Although solid cohort studies confirmed a preventative role for the anti-oxidant vitamin D in allergic asthma, a limited number of studies focused on allergic rhinoconjunctivitis (ARC). Here, we aimed to determine 25-hydroxycholecalciferol levels in tear and serum in young allergic rhinoconjunctivitis patients as compared to their apparently healthy matched controls.

Methods

In total, 22 children with allergic rhinoconjunctivitis and 31 healthy control subjects underwent serum total IgE and 25-hydroxycholecalciferol measurements. Tear levels of 25-hydroxycholecalciferol were also determined in both groups.

Results

The mean serum total IgE level in the ARC group (143.6±132.8IU/ml) was significantly higher than that in the control group (54.8±44.1IU/ml; p=0.03). Serum 25(OH)D levels were significantly higher in the ARC group (34.1±12.7ng/ml) than in the healthy controls (21.8±11.3ng/ml; p=0.001).

Conclusions

To our knowledge, this is the first reported study to show an association between serum 25-hydroxycholecalciferol and ARC in a childhood group. Higher levels of serum 25-hydroxycholecalciferol in children with allergic rhinoconjunctivitis may indicate a possible aetiopathogenic mechanism in the development of allergic rhinoconjunctivitis. This is also the first report to examine tear fluid vitamin D levels in paediatric ARC patients.

Keywords:
Allergic rhinoconjunctivitis
Immunoglobulin E
Tear
Vitamin D
Full Text
Introduction

Allergic rhinoconjunctivitis (ARC) is one of the most common chronic allergic conditions and is seen in all age groups.1 The prevalence of ARC has been increasing, affecting significant percentages of children group over recent decades.2 ARC is an inflammatory response of the conjunctiva to allergens, such as pollen, animal dander, and other environmental antigens. Redness, itching, and lacrimation are the most consistent symptoms. The aetiopathogenic mechanism of ARC involves a complex interplay of the conjunctiva and a dysregulated immune response.

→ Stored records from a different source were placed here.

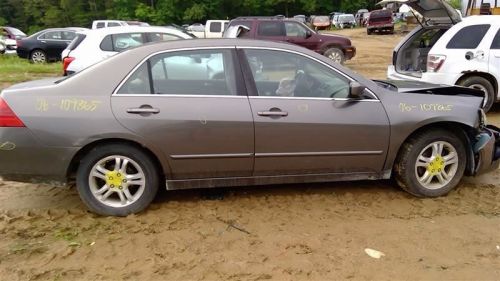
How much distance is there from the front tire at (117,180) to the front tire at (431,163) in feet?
7.54

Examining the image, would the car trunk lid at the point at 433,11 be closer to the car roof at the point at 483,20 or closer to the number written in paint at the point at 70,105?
the car roof at the point at 483,20

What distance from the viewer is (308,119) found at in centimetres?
437

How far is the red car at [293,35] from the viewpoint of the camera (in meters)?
16.3

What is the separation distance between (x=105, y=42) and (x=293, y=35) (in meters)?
7.43

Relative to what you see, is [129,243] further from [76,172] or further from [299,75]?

Previous studies showed that vitamin D could be associated with allergic conditions.3,4 However, results regarding the relationship between vitamin D and allergic diseases including asthma, eczema, or rhinitis have been conflicting.5–7 Given the results of previous studies showing a possible role of vitamin D in allergic diseases, it seemed reasonable to expect that vitamin D status could be associated with ARC aetiopathogenesis, risk, or severity. However, to our knowledge, no reported study has examined the association between tear and serum 25-hydroxyvitamin D levels and ARC, especially in children. Thus, the aim of the present study was to investigate any association between plasma and tear fluid vitamin D status and allergic rhinoconjunctivitis in children.

Materials and methods

The study was approved by the local ethics committee and followed the Declaration of Helsinki for research involving human subjects. Written informed consent was obtained from all participants or their parents.

Children with ARC and healthy control subjects of similar age and gender were included in the study. The diagnosis of allergic rhinoconjunctivitis was based on a typical clinical history and an ophthalmological examination. We asked about demographic, ophthalmological, and allergic history at the inclusion visit. Exclusion criteria were the presence of systemic diseases or ocular disease other than allergic conjunctivitis (except refractive error). Patients taking any topical and/or systemic anti-allergic drugs or vitamin D supplements were excluded.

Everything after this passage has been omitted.